Facility activeness adjustment
When inactive or newly activated health facilities are included in aggregated
totals, apparent spikes or dips can occur that do not represent real
epidemiological changes. For example, if ten new facilities start reporting
in Matoto in mid-2022, the total number of confirmed cases rises even if
incidence per facility remains constant. To prevent such artefacts,
detect_outliers() uses a fast, optimized approach for activeness filtering.
When key_indicators_hf is specified, the function checks if each
facility-month has ANY non-NA values in the specified key indicators.
Only facility-months with at least one reported key indicator contribute to
the comparison pool for outlier detection. This lightweight approach avoids
the computational overhead of full activity classification while still
preventing false positives from inactive facilities.

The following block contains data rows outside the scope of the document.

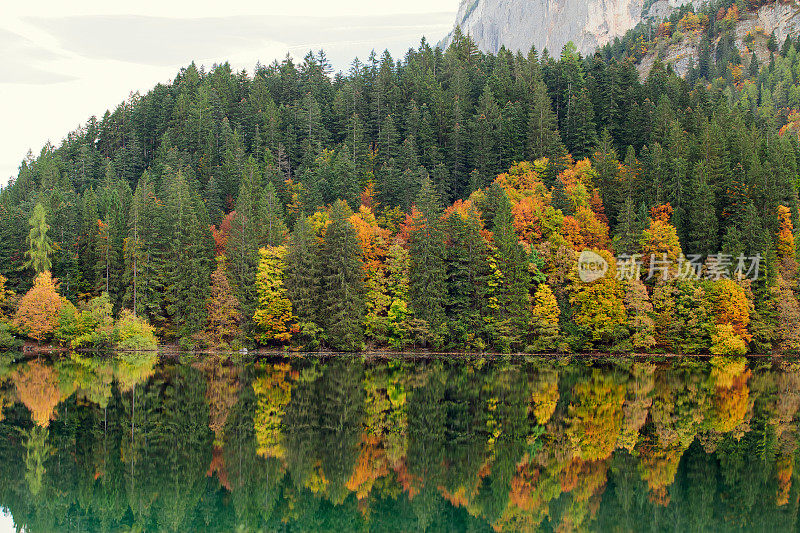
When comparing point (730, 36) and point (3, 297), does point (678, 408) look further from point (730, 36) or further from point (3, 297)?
point (730, 36)

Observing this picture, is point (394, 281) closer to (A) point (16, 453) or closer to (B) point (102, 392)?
(B) point (102, 392)

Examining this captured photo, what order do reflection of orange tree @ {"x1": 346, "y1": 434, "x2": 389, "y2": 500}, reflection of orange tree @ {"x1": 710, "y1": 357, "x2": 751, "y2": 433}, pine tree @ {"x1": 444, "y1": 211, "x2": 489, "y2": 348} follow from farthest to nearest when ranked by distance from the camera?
pine tree @ {"x1": 444, "y1": 211, "x2": 489, "y2": 348} → reflection of orange tree @ {"x1": 710, "y1": 357, "x2": 751, "y2": 433} → reflection of orange tree @ {"x1": 346, "y1": 434, "x2": 389, "y2": 500}

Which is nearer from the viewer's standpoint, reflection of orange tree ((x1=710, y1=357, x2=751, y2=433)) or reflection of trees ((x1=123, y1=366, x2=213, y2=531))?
reflection of trees ((x1=123, y1=366, x2=213, y2=531))

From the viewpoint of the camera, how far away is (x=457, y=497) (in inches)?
870

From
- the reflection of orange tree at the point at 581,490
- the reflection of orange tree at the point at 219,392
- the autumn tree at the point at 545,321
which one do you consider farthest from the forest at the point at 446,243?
the reflection of orange tree at the point at 581,490

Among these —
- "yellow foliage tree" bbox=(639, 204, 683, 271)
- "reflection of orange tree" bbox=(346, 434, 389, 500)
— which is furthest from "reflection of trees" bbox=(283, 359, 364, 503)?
"yellow foliage tree" bbox=(639, 204, 683, 271)

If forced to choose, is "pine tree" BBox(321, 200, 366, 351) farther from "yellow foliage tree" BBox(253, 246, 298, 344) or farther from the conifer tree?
the conifer tree

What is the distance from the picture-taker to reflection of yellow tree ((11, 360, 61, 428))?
33750mm

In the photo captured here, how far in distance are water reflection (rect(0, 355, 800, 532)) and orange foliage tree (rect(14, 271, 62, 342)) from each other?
25435 millimetres

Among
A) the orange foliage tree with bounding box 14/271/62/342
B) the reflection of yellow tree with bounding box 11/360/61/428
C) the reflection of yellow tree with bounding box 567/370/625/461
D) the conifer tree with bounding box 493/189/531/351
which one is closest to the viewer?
the reflection of yellow tree with bounding box 567/370/625/461

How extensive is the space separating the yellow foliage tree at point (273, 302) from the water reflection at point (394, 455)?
26232mm

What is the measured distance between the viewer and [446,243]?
252ft

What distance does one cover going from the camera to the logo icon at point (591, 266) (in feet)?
235

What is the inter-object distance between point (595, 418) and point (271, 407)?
14842mm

Presets (for high outliers only)
lenient: values > mean + 4.0 x SD, median + 12 x MAD, or Q3 + 3.0 x IQR
balanced: values > mean + 3.0 x SD, median + 9 x MAD, or Q3 + 2.0 x IQR
strict: values > mean + 2.5 x SD, median + 6 x MAD, or Q3 + 1.5 x IQR
advanced: use user-supplied multipliers
Note: Only values ABOVE the upper thresholds are flagged. Low values are always classified as "normal" regardless of how far below the mean/median.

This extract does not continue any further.